:: ACTIVITY ::
Copy out the material from its first line through the line that contains "315 North Preston", including that line. Leave the pictures out of your answer.
START INPUT FOR THIS TASK
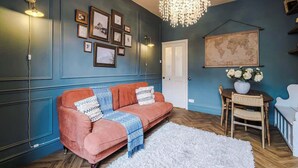 A room with a blue wall, a red sofa, a chandelier, framed pictures, a map, and a white rug.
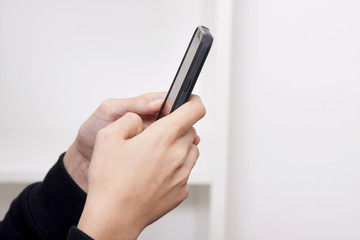 closeup of the hands of the child with the phone mobile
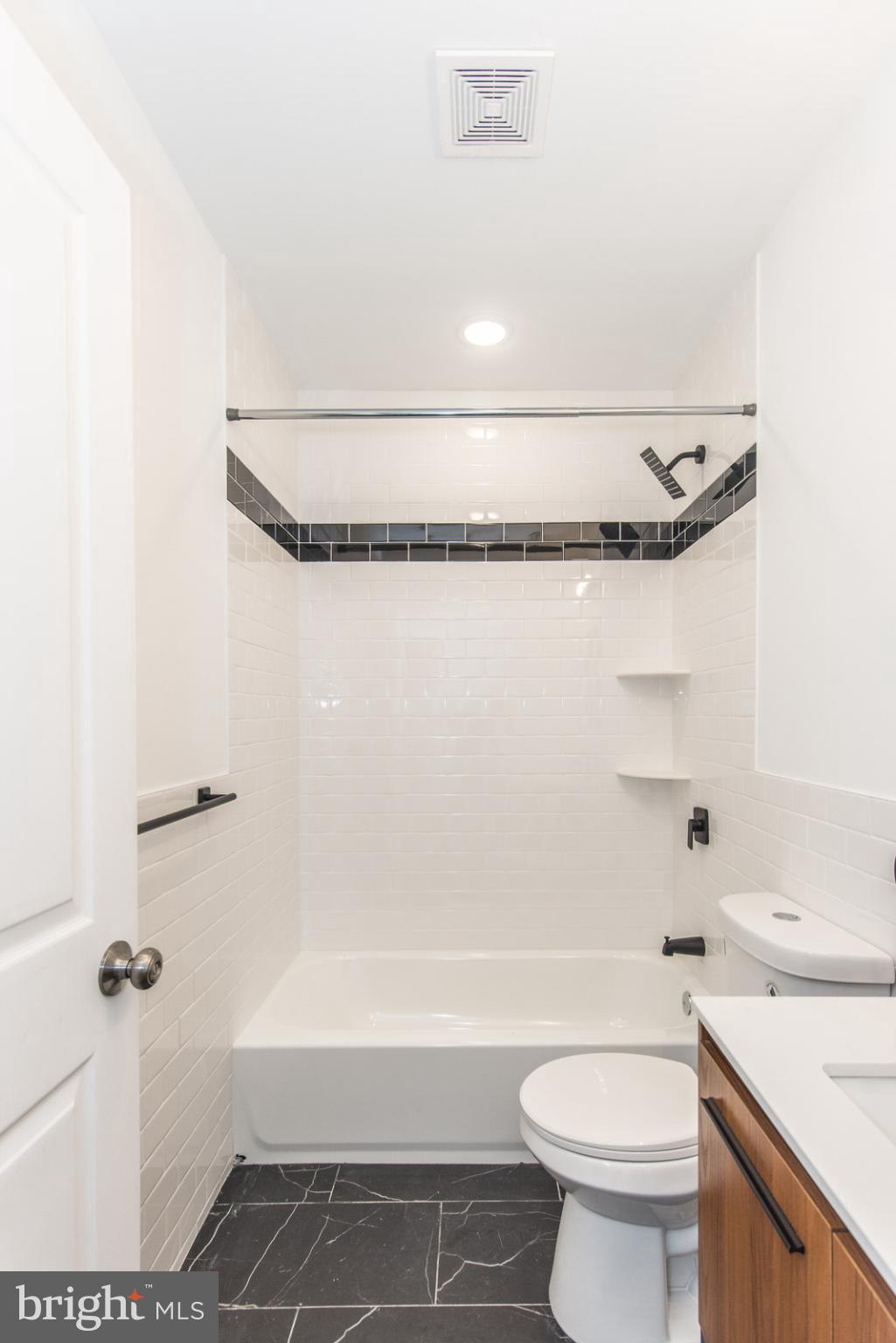 315 North Preston Street, Unit 101 Philadelphia, PA 19104 - Photo 19 of 26 a bathroom with a sink a toilet and a bathtub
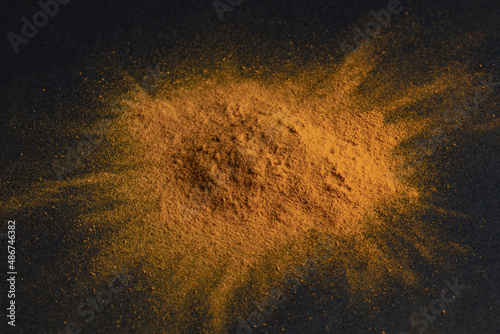 Turmeric powder on dark background, indian spice, healthy seasoning ingredient for vegan cuisine concept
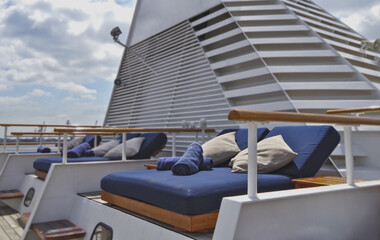 Outdoor promenade boat sun deck onboard modern luxury cruiseship cruise ship yacht liner with teak...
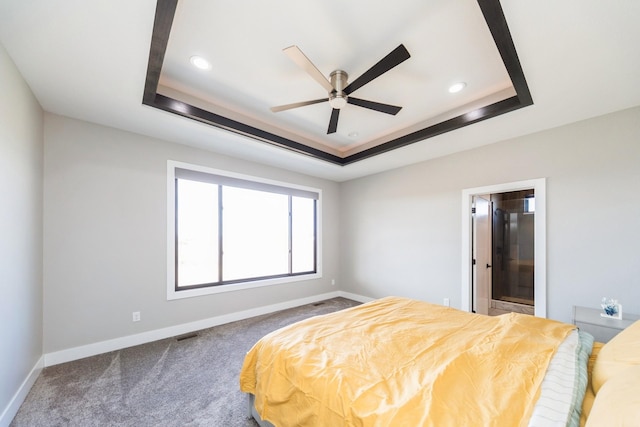 bedroom featuring a tray ceiling, dark carpet, baseboards, and recessed lighting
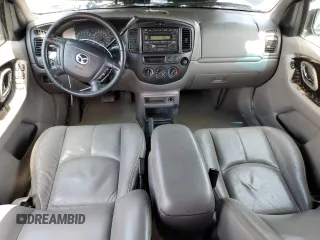 2002 Mazda Tribute LX with VIN 4F2CU09182KM28600, listed as a Copart auction lot 62314004 with 108,048 mi miles and Salvage Title. Bid and sale history available at carsss.com. Image 8.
END INPUT FOR THIS TASK
:: ANSWER SPACE ::
 A room with a blue wall, a red sofa, a chandelier, framed pictures, a map, and a white rug.
 closeup of the hands of the child with the phone mobile
 315 North Preston Street, Unit 101 Philadelphia, PA 19104 - Photo 19 of 26 a bathroom with a sink a toilet and a bathtub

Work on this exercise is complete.